Defesa de Lula pede ao TRF-4 a inutilização de conversas grampeadas

A defesa do ex-presidente Lula pediu que o Tribunal Regional Federal da 4ª Região descarte do processo as conversas conseguidas por meio do grampo ao escritório Teixeira, Martins e Advogados. A interceptação foi autorizadapelo juiz Sergio Moro, da 13ª Vara Federal Criminal de Curitiba, em março de 2016.

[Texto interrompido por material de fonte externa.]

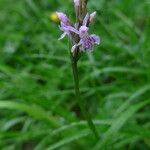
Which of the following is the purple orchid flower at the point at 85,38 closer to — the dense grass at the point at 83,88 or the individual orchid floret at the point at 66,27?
the individual orchid floret at the point at 66,27

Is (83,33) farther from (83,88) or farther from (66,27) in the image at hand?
(83,88)

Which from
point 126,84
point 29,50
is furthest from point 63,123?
point 29,50

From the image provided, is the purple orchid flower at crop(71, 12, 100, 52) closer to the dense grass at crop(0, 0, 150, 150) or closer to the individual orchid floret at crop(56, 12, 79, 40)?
the individual orchid floret at crop(56, 12, 79, 40)

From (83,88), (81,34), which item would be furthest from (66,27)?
(83,88)

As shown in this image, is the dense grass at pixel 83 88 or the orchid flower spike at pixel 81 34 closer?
the orchid flower spike at pixel 81 34

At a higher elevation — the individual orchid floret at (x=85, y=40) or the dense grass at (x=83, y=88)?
the individual orchid floret at (x=85, y=40)

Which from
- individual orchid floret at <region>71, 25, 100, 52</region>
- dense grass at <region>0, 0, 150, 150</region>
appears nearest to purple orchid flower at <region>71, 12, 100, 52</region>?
individual orchid floret at <region>71, 25, 100, 52</region>

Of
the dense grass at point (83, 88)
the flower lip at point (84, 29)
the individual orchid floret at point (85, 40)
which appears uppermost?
the flower lip at point (84, 29)

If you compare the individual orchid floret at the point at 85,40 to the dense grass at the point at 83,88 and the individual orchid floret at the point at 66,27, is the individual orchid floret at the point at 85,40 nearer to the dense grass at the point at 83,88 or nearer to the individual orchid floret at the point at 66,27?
the individual orchid floret at the point at 66,27

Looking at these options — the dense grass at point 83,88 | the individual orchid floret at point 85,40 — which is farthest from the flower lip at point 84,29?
the dense grass at point 83,88

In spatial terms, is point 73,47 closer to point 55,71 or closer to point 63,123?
point 63,123
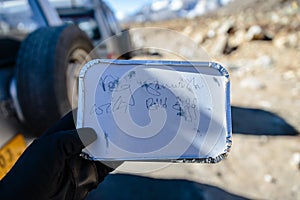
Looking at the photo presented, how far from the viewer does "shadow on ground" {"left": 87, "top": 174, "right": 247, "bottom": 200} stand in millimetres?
2086

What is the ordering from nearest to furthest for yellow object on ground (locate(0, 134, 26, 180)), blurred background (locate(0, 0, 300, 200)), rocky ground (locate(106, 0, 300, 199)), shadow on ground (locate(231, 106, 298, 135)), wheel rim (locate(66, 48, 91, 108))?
1. yellow object on ground (locate(0, 134, 26, 180))
2. blurred background (locate(0, 0, 300, 200))
3. wheel rim (locate(66, 48, 91, 108))
4. rocky ground (locate(106, 0, 300, 199))
5. shadow on ground (locate(231, 106, 298, 135))

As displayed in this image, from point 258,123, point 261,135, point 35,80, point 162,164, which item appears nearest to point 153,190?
point 162,164

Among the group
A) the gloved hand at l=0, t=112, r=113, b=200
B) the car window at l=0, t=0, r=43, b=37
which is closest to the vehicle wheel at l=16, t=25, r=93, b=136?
the gloved hand at l=0, t=112, r=113, b=200

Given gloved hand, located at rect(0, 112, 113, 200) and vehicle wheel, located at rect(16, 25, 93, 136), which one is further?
vehicle wheel, located at rect(16, 25, 93, 136)

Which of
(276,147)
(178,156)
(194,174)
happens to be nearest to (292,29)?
(276,147)

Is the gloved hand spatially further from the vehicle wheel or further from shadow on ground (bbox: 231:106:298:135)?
shadow on ground (bbox: 231:106:298:135)

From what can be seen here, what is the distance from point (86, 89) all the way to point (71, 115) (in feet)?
0.70

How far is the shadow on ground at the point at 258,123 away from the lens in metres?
3.06

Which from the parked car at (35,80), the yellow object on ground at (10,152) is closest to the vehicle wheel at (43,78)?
the parked car at (35,80)

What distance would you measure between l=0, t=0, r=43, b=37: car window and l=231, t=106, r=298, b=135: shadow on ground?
2452mm

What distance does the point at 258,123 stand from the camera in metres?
3.27

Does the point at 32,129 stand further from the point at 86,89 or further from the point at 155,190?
the point at 155,190

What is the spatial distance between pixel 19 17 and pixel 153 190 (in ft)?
6.60

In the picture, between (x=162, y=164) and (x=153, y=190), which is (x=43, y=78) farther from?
(x=153, y=190)
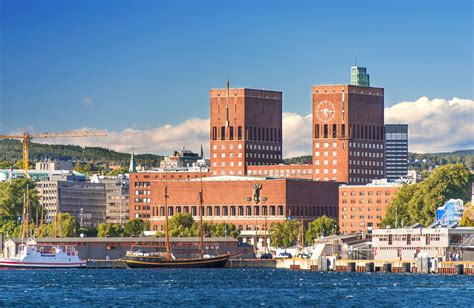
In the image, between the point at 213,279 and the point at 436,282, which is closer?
the point at 436,282

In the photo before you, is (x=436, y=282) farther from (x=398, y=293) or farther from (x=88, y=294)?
(x=88, y=294)

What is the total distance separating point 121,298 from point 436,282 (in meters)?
44.1

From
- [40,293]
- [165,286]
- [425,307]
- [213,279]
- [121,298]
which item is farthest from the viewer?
[213,279]

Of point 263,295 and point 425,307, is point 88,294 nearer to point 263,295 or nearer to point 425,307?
point 263,295

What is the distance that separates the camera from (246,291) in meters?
169

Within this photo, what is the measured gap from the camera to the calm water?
149 metres

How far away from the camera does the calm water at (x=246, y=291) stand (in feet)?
490

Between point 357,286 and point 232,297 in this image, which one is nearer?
point 232,297

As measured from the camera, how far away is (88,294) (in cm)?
16275

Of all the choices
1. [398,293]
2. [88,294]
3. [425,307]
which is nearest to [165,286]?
[88,294]

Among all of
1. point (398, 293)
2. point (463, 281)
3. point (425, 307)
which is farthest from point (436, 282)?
point (425, 307)

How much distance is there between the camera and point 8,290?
566 feet

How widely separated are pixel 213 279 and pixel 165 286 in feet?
70.5

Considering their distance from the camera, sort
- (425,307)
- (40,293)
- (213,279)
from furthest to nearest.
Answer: (213,279)
(40,293)
(425,307)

Além da banca, também foi grampeado um dos sócios do escritório, o advogado de Lula, Roberto Teixeira. Outros ramais da sociedade foram interceptados por Moro, totalizando 462 ligações. Como uma das gravações interceptadas envolveu a então presidente Dilma Rousseff, os processos foram enviados ao Supremo Tribunal Federal.

Na época, o então relator do caso, ministro Teori Zavascki (morto em janeiro), questionou Moro sobre o grampo. Primeiro, o juiz federal afirmou desconhecer as interceptações. Depois, disse que as conversas referentes ao escritório não foram divulgadas e que seriam inutilizadas.

Entretanto, segundo a defesa de Lula, Moro recebeu novamente o processo em junho de 2016 e manteve os grampos. Permitiu ainda, no último dia 25, que o Ministério Público Federal e as defesas acessem o material.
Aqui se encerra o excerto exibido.